The UK continues to fund WHO but has consistently ignored its advice (doi:10.1136/bmj.m1284). The government has now gone one step further in going against the advice of its own scientists on opening schools and ending lockdown (https://www.theguardian.com/world/2020/may/29/coronavirus-symptoms-not-isolating-sage-track-and-trace). This and the Dominic Cummings saga (https://blogs.bmj.com/bmj/2020/05/29/andy-cowper-the-public-health-of-politics-and-the-politics-of-public-health) have fractured the united front of the government’s scientific advisory group, with several members joining the growing chorus of experts saying it’s too early to ease restrictions (doi:10.1136/bmj.m2193; https://blogs.bmj.com/bmj/2020/06/01/balancing-lives-and-livelihoods-in-post-covid-19-lockdown).

In the absence of a vaccine or effective treatment (doi:10.1136/bmj.m2018), only mass testing, contact tracing, and isolation will make it safe to exit lockdown, writes Edward Melnick in this week’s Head to Head (doi:10.1136/bmj.m1924). Even John Ioannidis, who argues that lockdown has questionable benefits and multifarious harms, says the lifting of restrictions should be cautious and guided by data on prevalence and incidence (doi:10.1136/bmj.m1924). Local data in particular will be key to the stratified shielding proposed by editorialists David Spiegelhalter and George Davey Smith (doi:10.1136/bmj.m2063). Having good local data was a crucial ingredient for South Korea’s successful suppression of covid-19, write Azeem Majeed and colleagues (doi:10.1136/bmj.m2084). If the UK is to avoid a second wave, all essential components of a “test, trace, and isolate” system must be in place and working well, they say. The government says the system is up and running. This is patently untrue (doi:10.1136/bmj.m2174).

Such a system could still be built with willing hands and underused expertise.

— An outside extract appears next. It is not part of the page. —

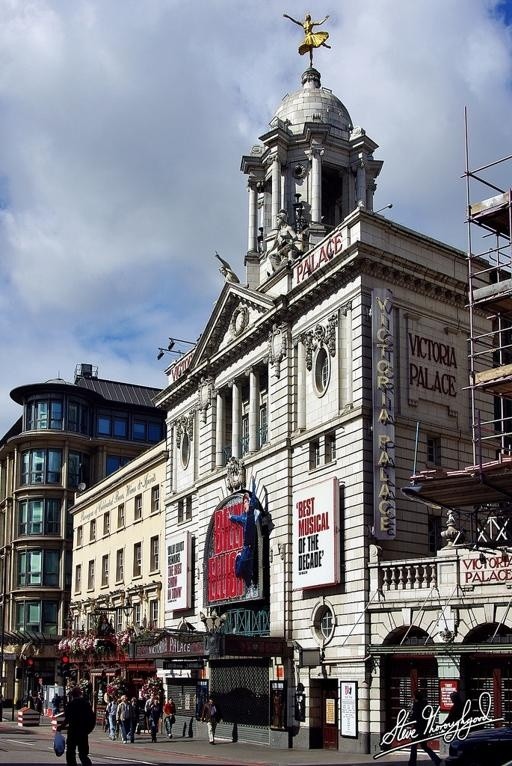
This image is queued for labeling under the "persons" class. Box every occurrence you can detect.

But rather than identify and empower local leadership (https://blogs.bmj.com/bmj/2020/05/27/chris-ham-test-and-trace-strategy-must-value-local-leadership-to-be-a-success), the government seems set to continue its centralised bungling and magical thinking (https://blogs.bmj.com/bmj/2020/05/28/public-trust-and-the-publics-health-two-sides-of-the-same-coin). More lives will be lost and economic recovery further delayed. If medical advisers are calling for a change in direction and are not being listened to, they have no option but to walk away.